The latest dot plot was released at the FOMC’s second meeting ago in late March 2023. Then these top Fed officials expected the FFR to remain at its current 5.13% at year-end 2023. After seeing the dot plot fail miserably to predict future FFR levels for years, it would be shocking if this latest one proves correct. Traders now think the Fed will have to start cutting soon, to combat a recession fueled by its aggressive hikes.
There are many examples of top Fed officials’ FFR outlooks in those quarterly dot plots proving wildly inaccurate compared to what actually happened. I’ve written extensively about them in our newsletters over the years, as dot plots can really move the dollar and gold. Given the Fed guys’ terrible track record for actually forecasting future FFR levels, traders really shouldn’t care much about what they’re saying.
Gold’s sizable 5.4% May pullback was driven by heavy gold-futures selling in the face of a parallel big 2.8% surge in the US Dollar Index. All that was mostly fueled by rising futures-implied Fed-rate-hike odds at coming FOMC meetings. Hawkish Fedspeak played a big role in driving traders’ shifting expectations like usual. And most of that came from the regional Fed presidents who are a permanent minority on the FOMC.
Collectively they have no power to set or alter the Fed’s monetary policy unless the controlling governors want to. And that phalanx of aggressive Fedspeak is ending as the next blackout period ahead of the FOMC’s upcoming mid-June meeting starts Saturday. So there’s a good chance May’s gold pullback and USDX bounce both driven by that Fedspeak will stall or reverse in coming weeks, which is bullish for gold.
While gold’s sizable pullback last month did ramp bearish sentiment, it really wasn’t a big deal in the grand scheme. Back in February, gold suffered a bigger 7.2% pullback triggered by an epic upside surprise in monthly US jobs. But that didn’t last long, and gold soon reversed hard to power 13.2% higher into early May almost achieving that new nominal record close! But unfortunately gold-stock traders still freaked out.

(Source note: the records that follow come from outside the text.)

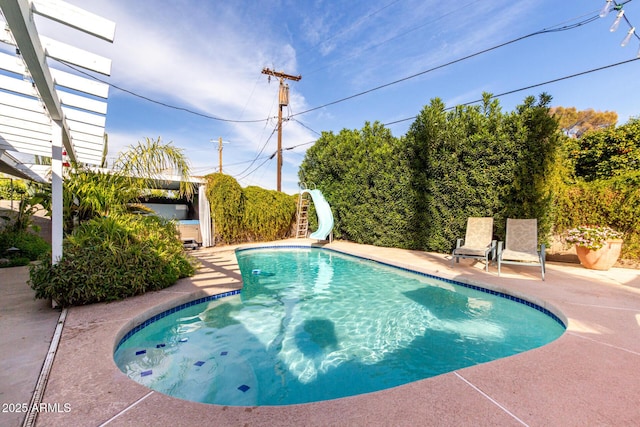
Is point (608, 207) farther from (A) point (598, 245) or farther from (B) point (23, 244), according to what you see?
(B) point (23, 244)

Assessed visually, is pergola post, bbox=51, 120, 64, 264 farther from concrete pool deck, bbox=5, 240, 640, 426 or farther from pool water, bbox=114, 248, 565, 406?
pool water, bbox=114, 248, 565, 406

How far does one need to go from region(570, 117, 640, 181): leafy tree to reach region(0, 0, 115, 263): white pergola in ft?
36.6

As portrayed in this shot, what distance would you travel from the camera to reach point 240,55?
11508 millimetres

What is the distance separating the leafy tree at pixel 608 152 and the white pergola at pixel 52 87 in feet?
36.6

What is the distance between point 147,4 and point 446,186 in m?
9.18

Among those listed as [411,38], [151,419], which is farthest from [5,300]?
[411,38]

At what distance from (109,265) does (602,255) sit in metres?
8.54

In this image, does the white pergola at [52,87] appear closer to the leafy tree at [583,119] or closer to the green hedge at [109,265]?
the green hedge at [109,265]

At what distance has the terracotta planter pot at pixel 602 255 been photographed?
5605 millimetres

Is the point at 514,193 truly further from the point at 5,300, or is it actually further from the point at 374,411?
the point at 5,300

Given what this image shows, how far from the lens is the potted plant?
562 cm

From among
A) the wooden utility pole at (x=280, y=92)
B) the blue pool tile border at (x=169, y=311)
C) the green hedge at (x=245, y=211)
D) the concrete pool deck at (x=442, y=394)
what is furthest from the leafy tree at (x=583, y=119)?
the blue pool tile border at (x=169, y=311)

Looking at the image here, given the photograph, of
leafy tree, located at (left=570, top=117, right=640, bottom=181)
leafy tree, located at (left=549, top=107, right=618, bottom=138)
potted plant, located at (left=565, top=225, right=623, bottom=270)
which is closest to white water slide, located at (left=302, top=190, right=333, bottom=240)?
potted plant, located at (left=565, top=225, right=623, bottom=270)

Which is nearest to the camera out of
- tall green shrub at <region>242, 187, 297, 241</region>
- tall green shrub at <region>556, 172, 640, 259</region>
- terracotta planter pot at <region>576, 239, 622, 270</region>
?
terracotta planter pot at <region>576, 239, 622, 270</region>
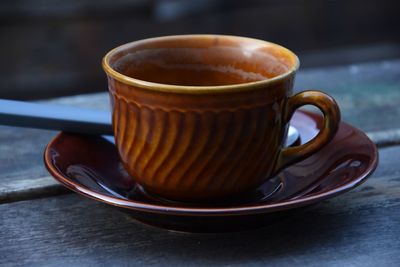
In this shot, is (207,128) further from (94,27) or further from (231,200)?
(94,27)

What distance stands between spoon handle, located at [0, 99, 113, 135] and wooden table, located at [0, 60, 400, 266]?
0.06 meters

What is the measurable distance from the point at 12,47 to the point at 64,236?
1551 mm

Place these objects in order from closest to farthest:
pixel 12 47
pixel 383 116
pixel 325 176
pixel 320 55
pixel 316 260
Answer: pixel 316 260 < pixel 325 176 < pixel 383 116 < pixel 12 47 < pixel 320 55

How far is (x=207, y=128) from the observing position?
494mm

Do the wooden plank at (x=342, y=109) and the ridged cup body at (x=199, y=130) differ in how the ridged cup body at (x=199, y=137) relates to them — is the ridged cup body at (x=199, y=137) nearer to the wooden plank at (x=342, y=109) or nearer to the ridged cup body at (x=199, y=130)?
the ridged cup body at (x=199, y=130)

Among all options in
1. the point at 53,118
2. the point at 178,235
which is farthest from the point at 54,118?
the point at 178,235

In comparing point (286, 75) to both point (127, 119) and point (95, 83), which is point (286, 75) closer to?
point (127, 119)

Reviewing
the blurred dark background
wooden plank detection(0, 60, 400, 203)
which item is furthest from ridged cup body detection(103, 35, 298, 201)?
the blurred dark background

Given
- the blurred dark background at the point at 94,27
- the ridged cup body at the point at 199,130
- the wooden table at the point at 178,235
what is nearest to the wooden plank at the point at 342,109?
the wooden table at the point at 178,235

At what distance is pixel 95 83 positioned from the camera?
2.05 m

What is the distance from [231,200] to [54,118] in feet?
0.65

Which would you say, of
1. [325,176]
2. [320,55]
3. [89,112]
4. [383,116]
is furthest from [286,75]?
[320,55]

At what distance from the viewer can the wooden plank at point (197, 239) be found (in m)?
0.48

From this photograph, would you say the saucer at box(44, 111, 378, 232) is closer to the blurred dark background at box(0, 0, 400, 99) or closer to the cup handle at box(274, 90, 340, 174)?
the cup handle at box(274, 90, 340, 174)
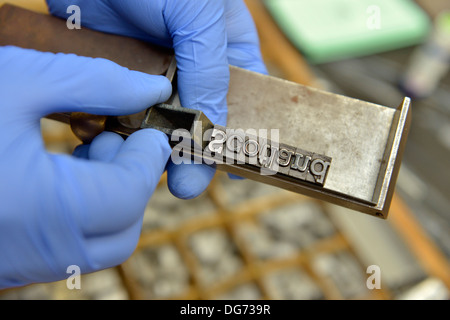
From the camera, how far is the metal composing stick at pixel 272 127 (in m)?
1.39

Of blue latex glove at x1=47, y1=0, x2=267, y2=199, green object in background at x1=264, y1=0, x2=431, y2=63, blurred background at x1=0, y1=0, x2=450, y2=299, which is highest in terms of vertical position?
green object in background at x1=264, y1=0, x2=431, y2=63

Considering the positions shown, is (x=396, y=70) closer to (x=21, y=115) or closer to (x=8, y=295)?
(x=21, y=115)

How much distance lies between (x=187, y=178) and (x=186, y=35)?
64cm

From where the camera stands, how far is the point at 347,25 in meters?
3.69

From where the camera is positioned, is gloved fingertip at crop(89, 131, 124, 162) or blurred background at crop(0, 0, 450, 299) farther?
blurred background at crop(0, 0, 450, 299)

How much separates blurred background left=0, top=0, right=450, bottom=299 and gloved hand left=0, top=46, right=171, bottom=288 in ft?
3.73

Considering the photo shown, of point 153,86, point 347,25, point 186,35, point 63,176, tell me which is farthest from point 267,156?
point 347,25

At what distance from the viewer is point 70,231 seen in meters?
1.22

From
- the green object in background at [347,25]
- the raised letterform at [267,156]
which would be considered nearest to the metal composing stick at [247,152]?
the raised letterform at [267,156]

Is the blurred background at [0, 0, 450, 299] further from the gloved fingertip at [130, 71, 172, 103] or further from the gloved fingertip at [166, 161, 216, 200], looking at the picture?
the gloved fingertip at [130, 71, 172, 103]

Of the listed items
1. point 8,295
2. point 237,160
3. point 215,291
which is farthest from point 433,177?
point 8,295

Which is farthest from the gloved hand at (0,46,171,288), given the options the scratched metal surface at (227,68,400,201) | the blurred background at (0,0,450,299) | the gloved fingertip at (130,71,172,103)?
the blurred background at (0,0,450,299)

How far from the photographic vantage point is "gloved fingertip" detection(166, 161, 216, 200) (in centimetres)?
157

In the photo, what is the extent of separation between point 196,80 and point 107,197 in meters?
0.65
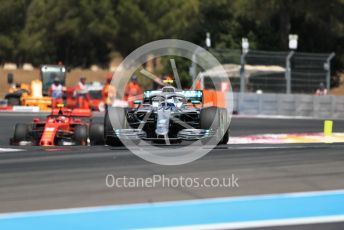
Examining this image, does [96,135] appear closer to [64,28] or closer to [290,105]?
[290,105]

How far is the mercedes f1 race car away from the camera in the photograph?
39.0ft

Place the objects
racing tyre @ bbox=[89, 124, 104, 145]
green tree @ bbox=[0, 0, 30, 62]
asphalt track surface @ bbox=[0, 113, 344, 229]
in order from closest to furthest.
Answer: asphalt track surface @ bbox=[0, 113, 344, 229] → racing tyre @ bbox=[89, 124, 104, 145] → green tree @ bbox=[0, 0, 30, 62]

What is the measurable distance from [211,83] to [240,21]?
18.3 meters

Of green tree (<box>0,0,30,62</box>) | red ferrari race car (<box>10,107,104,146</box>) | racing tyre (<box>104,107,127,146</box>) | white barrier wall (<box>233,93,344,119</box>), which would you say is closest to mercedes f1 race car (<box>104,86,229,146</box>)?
racing tyre (<box>104,107,127,146</box>)

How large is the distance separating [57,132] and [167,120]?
3.54 meters

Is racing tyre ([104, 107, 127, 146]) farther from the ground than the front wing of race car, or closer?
farther from the ground

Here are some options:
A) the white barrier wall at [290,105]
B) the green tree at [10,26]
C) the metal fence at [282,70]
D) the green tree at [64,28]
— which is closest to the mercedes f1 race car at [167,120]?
the white barrier wall at [290,105]

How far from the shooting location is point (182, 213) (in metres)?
6.59

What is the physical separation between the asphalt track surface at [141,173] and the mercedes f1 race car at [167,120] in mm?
361

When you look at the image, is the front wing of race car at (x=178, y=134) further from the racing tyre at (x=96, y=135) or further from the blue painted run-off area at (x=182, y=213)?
the blue painted run-off area at (x=182, y=213)

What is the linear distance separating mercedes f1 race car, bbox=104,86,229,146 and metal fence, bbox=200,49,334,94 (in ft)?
46.8

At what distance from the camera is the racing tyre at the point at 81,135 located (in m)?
14.2

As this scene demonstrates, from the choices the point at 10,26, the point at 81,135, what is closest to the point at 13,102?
the point at 81,135

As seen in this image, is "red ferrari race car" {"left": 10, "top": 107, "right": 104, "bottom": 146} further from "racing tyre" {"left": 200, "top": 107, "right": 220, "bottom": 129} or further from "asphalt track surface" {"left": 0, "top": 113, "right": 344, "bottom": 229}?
"racing tyre" {"left": 200, "top": 107, "right": 220, "bottom": 129}
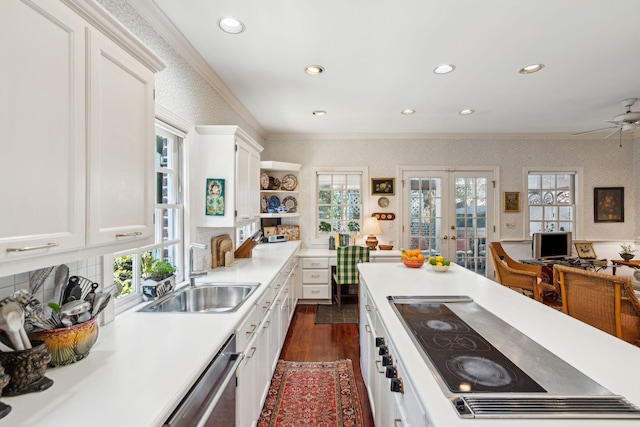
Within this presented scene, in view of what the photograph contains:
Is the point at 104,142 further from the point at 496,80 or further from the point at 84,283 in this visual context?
the point at 496,80

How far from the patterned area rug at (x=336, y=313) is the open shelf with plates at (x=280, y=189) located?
143cm

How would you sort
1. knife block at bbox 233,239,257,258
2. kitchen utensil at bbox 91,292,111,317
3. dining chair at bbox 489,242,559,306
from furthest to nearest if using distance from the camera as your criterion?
1. dining chair at bbox 489,242,559,306
2. knife block at bbox 233,239,257,258
3. kitchen utensil at bbox 91,292,111,317

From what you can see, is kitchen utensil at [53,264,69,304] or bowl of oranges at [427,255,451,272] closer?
kitchen utensil at [53,264,69,304]

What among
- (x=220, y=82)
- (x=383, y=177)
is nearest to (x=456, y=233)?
(x=383, y=177)

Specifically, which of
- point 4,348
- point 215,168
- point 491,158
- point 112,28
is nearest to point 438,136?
point 491,158

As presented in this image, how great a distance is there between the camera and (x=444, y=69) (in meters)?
2.54

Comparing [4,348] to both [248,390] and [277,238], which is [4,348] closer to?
[248,390]

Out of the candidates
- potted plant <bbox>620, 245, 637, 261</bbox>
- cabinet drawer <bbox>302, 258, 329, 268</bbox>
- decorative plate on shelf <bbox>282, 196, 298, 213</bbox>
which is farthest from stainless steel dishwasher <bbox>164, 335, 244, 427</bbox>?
potted plant <bbox>620, 245, 637, 261</bbox>

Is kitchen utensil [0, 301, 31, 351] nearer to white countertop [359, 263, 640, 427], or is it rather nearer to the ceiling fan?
white countertop [359, 263, 640, 427]

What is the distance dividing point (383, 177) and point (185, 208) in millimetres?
3257

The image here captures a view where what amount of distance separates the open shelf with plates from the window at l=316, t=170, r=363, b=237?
393 millimetres

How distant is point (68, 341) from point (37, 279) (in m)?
0.27

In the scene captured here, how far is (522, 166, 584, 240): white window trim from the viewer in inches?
184

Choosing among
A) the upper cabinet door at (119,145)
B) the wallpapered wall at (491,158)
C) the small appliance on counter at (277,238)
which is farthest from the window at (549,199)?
the upper cabinet door at (119,145)
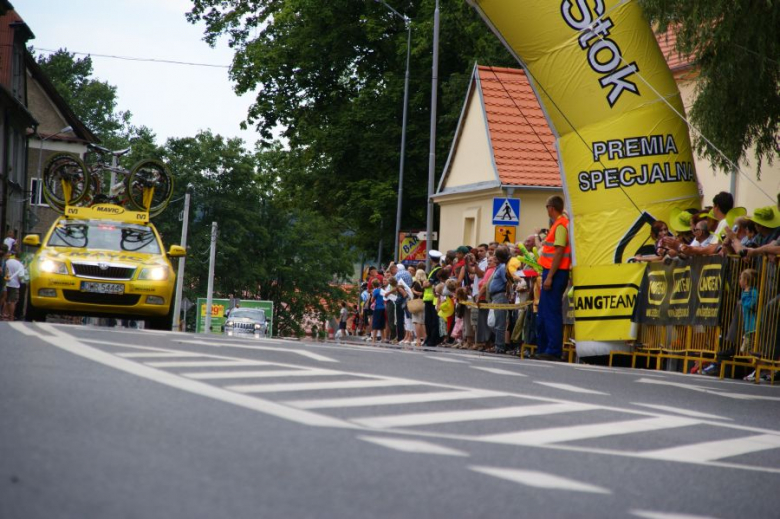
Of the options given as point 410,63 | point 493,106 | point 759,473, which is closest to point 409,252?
point 493,106

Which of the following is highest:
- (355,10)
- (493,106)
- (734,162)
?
(355,10)

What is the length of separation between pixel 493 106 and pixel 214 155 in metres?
52.0

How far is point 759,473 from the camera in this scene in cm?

During May’s several weeks when gold fell 5.4%, the leading benchmark GDX gold-stock ETF plunged 15.2%! That made for 2.8x downside leverage to gold, on the high side of the major gold miners’ usual 2x-to-3x range. That overdone gold-stock dumping is leaving some great bargains in its wake, even in fundamentally-superior smaller mid-tier and junior gold miners. So gold-stock traders should be preparing to buy.
This powerful gold upleg is due to resume soon with the Fed running out of room to keep hiking. That will lower the efficacy of Fedspeak jawboning to move markets. With June being the peak summer-doldrums month for both gold and its miners’ stocks, the timing of gold’s reversal may drag out a bit. But traders need to be ready with a great-gold-stocks shopping list. Once gold-futures buying returns, it should multiply fast.
The bottom line is gold’s hawkish-Fedspeak-driven May pullback has likely mostly run its course. Top Fed officials have been talking tough on future rate hikes, but now they have to quit with the next FOMC meeting nearing. That should help reverse recent heavy gold-futures selling into buying, reigniting gold’s interrupted upleg. Battered gold stocks will fly higher with gold, earning fast gains for smart contrarians.
Futures traders really ought to stop worrying about Fedspeak anyway. Top Fed officials have a dismal track record of predicting rate trends, especially near turning points. And the regional Fed presidents who are responsible for most market-moving Fedspeak collectively have no real voting power in the FOMC. As traders figure this out and the Fed runs out of room to keep hiking, Fedspeak’s impact on gold should dwindle.